A reminder of how curious it is that PARC had all of Kay's, Smith's and Wirth's handiwork under their belt, all the rudiments of today's PC with mouse-controlled icon WYSIWYG GUIs back in the late 1970s, and never had the imagination to go anywhere viable with it (but give it away as dramatized in 'Pirates of Silicon Valley'). Same could be said of PalmPilot and the smart phone.

I do Xerox PARC archeology, always looking for documentation from those days.

This was triggered by having been a Smalltalk and Oberon user on their glory days.

It made me realise how much the IT world lost by having UNIX clones going mainstream instead of these systems. Specially the culture that still insist in using their computers as if they had a PDP-11.
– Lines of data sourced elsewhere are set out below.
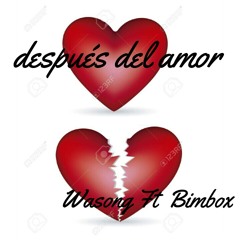Despues del Amor - Wasong ft Bimbox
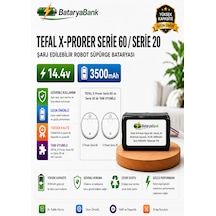 Bataryabank Tefal X-plorer Serie 60 / Serie 20 Uyumlu Robot Süpürge Bataryası 14.4v 3500mah Li-ion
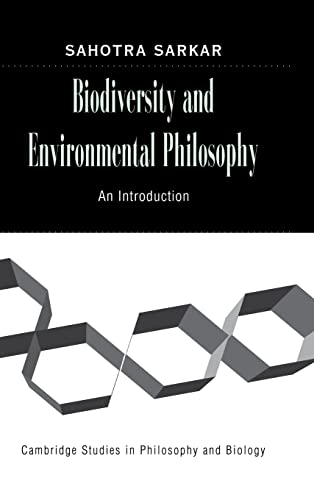 9780521851329: Biodiversity and Environmental Philosophy Hardback: An Introduction (Cambridge Studies in Philosophy and Biology)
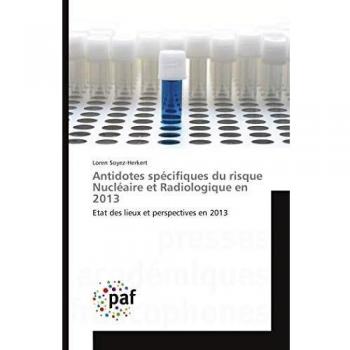 Soyez-Herkert, L: Antidotes spécifiques du risque Nucléaire: Etat des lieux et perspectives en 2013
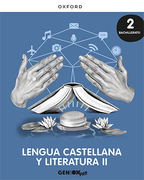 Lengua castellana y Literatura II 2º Bachillerato. Escritorio GENiOX PRO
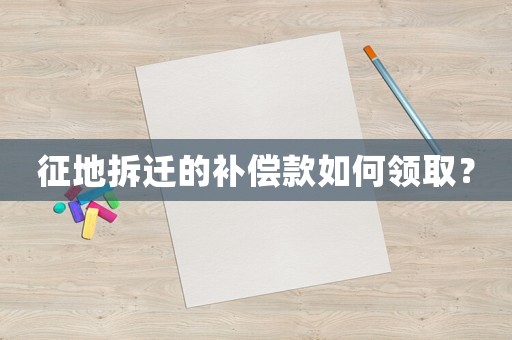 征地拆遷的補(bǔ)償款如何領(lǐng)取？
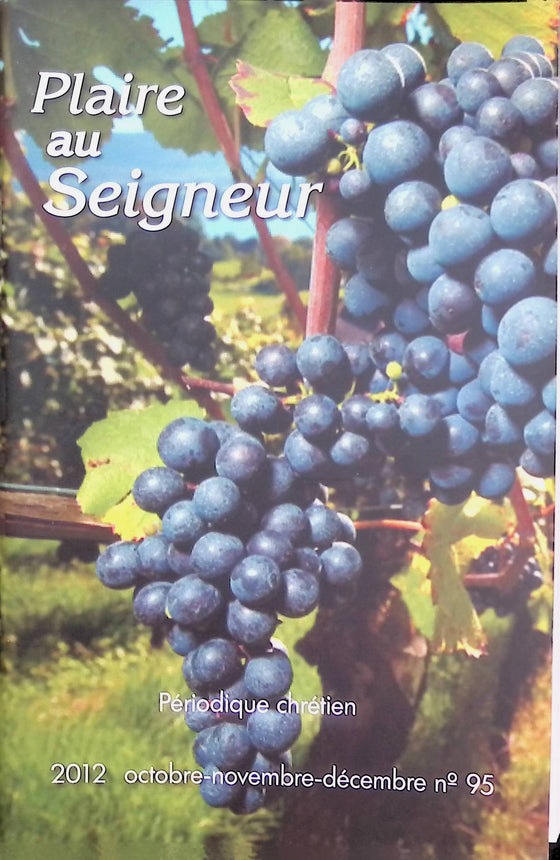 Plaire au Seigneur - n°95 - octobre - novembre - décembre - 2012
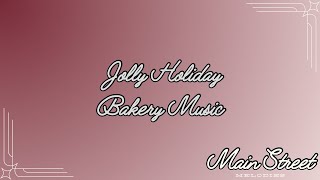 Jolly Holiday Bakery Music [upl. by Barr514]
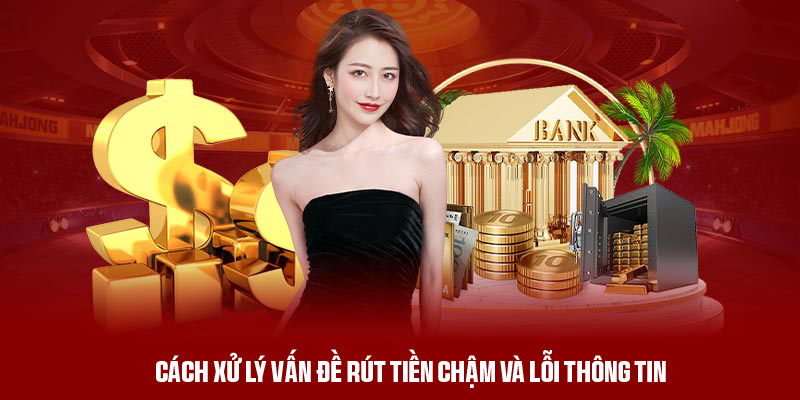 Cách xử lý vấn đề rút tiền chậm và lỗi thông tin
Sounds fantastic, but I'm sure it's not. If you made billions on a product such as did Xerox you'd be keen to fully investigate a technology that threatens to supplant your bread and butter product, fear will drive you to do this. Once the product has been developed you will look at it and say "Product X has a return of y, while there are zero customers for this newfangled product", this is more than enough for the board to reject the new idea, many of them think the new technology is just a passing fad anyway.

I wouldn't call it lack of imagination, and it was all quite viable. Senior management simply punted on listening to anyone.